Quindi la mia tecnica andava migliorata, e quale occasione migliore di un corso di vivid Italic con Elmo van Slingerland? Fatto. Ne sono uscito però con molti dubbi (sul mio Italico, non sul maestro, ovviamente); come con l’impressione che ad ogni corso apprendessi e cercassi di replicare un po’ dello stile dell’insegnante, e non della Cancelleresca in sé. Come se le mie fondamenta non fossero state abbastanza solide da permettere la costruzione di quell’ultimo piano che è la personalizzazione di uno stile. Da calligrafi professionisti, invstiti della questione, ho avuto conferma di questo mio timore.

Quando ho visto che l’ottima Associazione Dal Segno alla Scrittura proponeva, a Torino, uno stage internazionale sulle Variazioni dell’Italico con Christopher Haanes, ho fatto i biglietti per affrontare mille chilometri senza pensarci più di sette respiri. Era l’occasione giusta per rinforzare i pilastri.

L’Italico di Christopher Haanes

Christopher Haanes è un maestro, umile e disponibile come tutti i grandi (anche se a vederlo, nella sua minacciosa stazza, non diresti), ma prima di qualsiasi variazione, manipolazione o ritocco ci ha fatto mettere sotto a scrivere e scrivere e scrivere la versione base dell’Italico. Non chiedevo di meglio.
Norvegese, ha studiato calligrafia a Roehampton, per anni. Anni di pratica, giorno e notte, sui fondamentali dell’Italico. «L’esercizio è fondamentale, la base della calligrafia. Non si avanza senza la base, dovrete esercitarvi, e non sarà sempre divertente, ma solo così progredirete», ha introdotto Christopher Haanes il suo workshop.

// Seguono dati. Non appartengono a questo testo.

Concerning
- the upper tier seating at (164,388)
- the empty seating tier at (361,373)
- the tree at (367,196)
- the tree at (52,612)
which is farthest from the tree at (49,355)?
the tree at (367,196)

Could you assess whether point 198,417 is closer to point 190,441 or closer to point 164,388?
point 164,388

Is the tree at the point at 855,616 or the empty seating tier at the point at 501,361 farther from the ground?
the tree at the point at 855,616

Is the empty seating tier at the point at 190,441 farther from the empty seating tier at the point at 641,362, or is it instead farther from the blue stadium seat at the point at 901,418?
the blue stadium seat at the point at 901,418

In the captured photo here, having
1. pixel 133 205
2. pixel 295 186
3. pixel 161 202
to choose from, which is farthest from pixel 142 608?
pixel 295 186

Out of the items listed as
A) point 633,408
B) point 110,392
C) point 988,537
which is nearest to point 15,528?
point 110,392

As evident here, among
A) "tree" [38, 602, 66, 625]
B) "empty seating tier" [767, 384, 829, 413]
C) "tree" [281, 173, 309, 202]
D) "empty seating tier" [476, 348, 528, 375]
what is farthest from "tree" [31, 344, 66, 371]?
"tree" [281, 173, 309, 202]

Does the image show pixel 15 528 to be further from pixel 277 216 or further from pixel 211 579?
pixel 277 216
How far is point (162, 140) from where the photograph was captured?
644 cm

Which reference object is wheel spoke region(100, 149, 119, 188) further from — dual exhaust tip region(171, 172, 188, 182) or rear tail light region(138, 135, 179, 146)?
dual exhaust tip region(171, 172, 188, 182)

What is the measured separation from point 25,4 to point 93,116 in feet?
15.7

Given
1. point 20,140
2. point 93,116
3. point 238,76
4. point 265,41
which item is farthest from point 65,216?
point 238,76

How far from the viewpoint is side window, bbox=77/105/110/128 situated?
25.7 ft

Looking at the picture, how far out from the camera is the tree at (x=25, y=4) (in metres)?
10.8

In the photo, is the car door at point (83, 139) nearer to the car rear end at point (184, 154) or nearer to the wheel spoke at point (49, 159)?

«Quando si studia calligrafia si entra in contatto con moltissime informazioni, ma sta a noi poi trovare una nostra strada. Non si può imparare ogni stile di scrittura, non ci riusciremmo e non ci porterebbe da nessuna parte; se sceglierete l’Italico, dovrete tornare alle forme originali: io stesso ho provato gioia ogni volta che, cercando nuove strade, sono tornato all’origine. D’altra parte, servirebbe una vita intera per studiare bene più di un paio di stili».

Variazioni sull’Italico

Per variare qualcosa bisogna sapere da dove si parte. Ecco perché a Torino la maggior parte del tempo, in questo weekend di calligrafia in corsivo Italico, lo abbiamo trascorso a studiare le forme base della Cancelleresca. Concentrandoci sul ritmo, sui tempi, sui pieni e i vuoti, sugli angoli. Poi, alla fine, qualche trick e qualche indicazione per variare il nostro Italico, Haanes ce li ha concessi. Ma non si diventa Master Chef se non si sa cucinare un’omelette.

La calligrafia è anche meccanica del corpo e per scrivere bene dobbiamo usare spalla, braccio e mano come fossero parti di un compasso. I cerchi non si devono chiudere ma ogni tratto deve avere un inizio e una fine. Nel combinare i tratti scopriremo che, partendo dal medesimo modello, per ognuno di noi non c’è limite a dove possiamo arrivare.

Proprio per questo, in un certo senso, «siamo tutti principianti»: le lettere vanno reinventate ogni volta e le possibilità sono infinite. «Quando ci sentiamo arrivati, non andiamo più da nessuna parte».